Task instructions
A - In the book review, which psychotic killer from an earlier Scarpetta book does everything lead back to?
B - Using the book review, mark each statement yes or no, and quote the words that decide it: (i) Kay spends most of the story in the autopsy room. (ii) The reviewer has been reading mystery series for about 20 years. (iii) Pete Marino is a medical examiner.
C - Retype the part of the book review starting with "The bulk of" and going on through "somewhat better mood).".

Supplied passage
========================================

I've been reading mysteries series, particularly series written by American women, for probably 20 years. Recently, I've been wondering how many titles an author can write about one character before "jumping the shark" (to borrow a phrase from television).
Several years ago, when Patricia Cornwell brought FBI Special Agent Benton Wesley back from the dead, I thought she had gone off the rails. But I gave her another chance and she seemed to be back on track. Unfortunately, The Scarpetta Factor is a full-scale train wreck.
At the beginning of the book, three of the four main characters--medical examiner Kay Scarpetta, her husband Benton Wesley, and her niece Lucy Farinelli--all seem as if they're about to have breakdowns. (When police officer Pete Marino is the sanest of Scarpetta's characters, you know something is wrong.) Meanwhile, they are working the disappearance of a tycoon's daughter (who is the cause of Lucy losing her fortune), the murder of a jogger, and what appears to be a stalking of Benton and Kay. After nearly 500 pages, everything leads back to a psychotic killer from one of the earlier Scarpetta books, Jean-Baptiste Chandonne. Cornwell has always been good at creating truly creepy characters, but here Chandonne's creepiness is talked about but not experienced.
The bulk of the story revolves around computerized data analysis in one form or another--yawn! Kay spends almost no time in the autopsy room --instead, she's searching an apartment with Lucy and analyzing documents. By the end of the book, everyone seems to have regained their equilibrium for no apparent reason (except for Wesley, who is rid of a couple of his archnemeses and thus could be expected to be in a somewhat better mood).

========================================

Supplied data
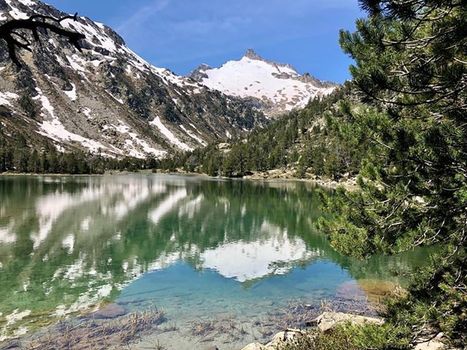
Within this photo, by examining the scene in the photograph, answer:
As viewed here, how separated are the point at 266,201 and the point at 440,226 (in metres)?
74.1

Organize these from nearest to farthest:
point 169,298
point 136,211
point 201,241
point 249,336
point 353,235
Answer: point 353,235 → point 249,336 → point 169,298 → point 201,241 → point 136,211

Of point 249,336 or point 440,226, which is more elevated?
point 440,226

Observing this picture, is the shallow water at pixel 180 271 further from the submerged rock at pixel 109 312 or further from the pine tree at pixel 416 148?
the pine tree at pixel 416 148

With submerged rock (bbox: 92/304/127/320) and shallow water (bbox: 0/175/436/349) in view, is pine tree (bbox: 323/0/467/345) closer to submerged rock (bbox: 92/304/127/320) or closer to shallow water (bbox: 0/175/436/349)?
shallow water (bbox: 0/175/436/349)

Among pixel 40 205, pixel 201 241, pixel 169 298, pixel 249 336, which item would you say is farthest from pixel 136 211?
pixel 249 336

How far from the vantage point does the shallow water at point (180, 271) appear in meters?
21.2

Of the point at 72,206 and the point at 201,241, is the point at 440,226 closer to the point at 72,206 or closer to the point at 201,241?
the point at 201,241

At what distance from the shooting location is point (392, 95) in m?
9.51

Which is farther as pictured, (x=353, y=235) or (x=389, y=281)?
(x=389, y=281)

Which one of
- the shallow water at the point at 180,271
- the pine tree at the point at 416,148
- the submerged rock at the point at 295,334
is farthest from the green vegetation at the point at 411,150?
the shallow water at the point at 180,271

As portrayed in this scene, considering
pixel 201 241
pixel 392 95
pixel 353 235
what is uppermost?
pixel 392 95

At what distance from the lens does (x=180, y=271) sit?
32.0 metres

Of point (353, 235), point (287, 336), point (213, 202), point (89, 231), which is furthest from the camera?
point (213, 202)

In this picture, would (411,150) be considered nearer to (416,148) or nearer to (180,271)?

========================================

Results for the exercise
A - Jean-Baptiste Chandonne

B -
(i) No: "Kay spends almost no time in the autopsy room"
(ii) Yes: "for probably 20 years"
(iii) No: "police officer Pete Marino"

C -
The bulk of the story revolves around computerized data analysis in one form or another--yawn! Kay spends almost no time in the autopsy room --instead, she's searching an apartment with Lucy and analyzing documents. By the end of the book, everyone seems to have regained their equilibrium for no apparent reason (except for Wesley, who is rid of a couple of his archnemeses and thus could be expected to be in a somewhat better mood).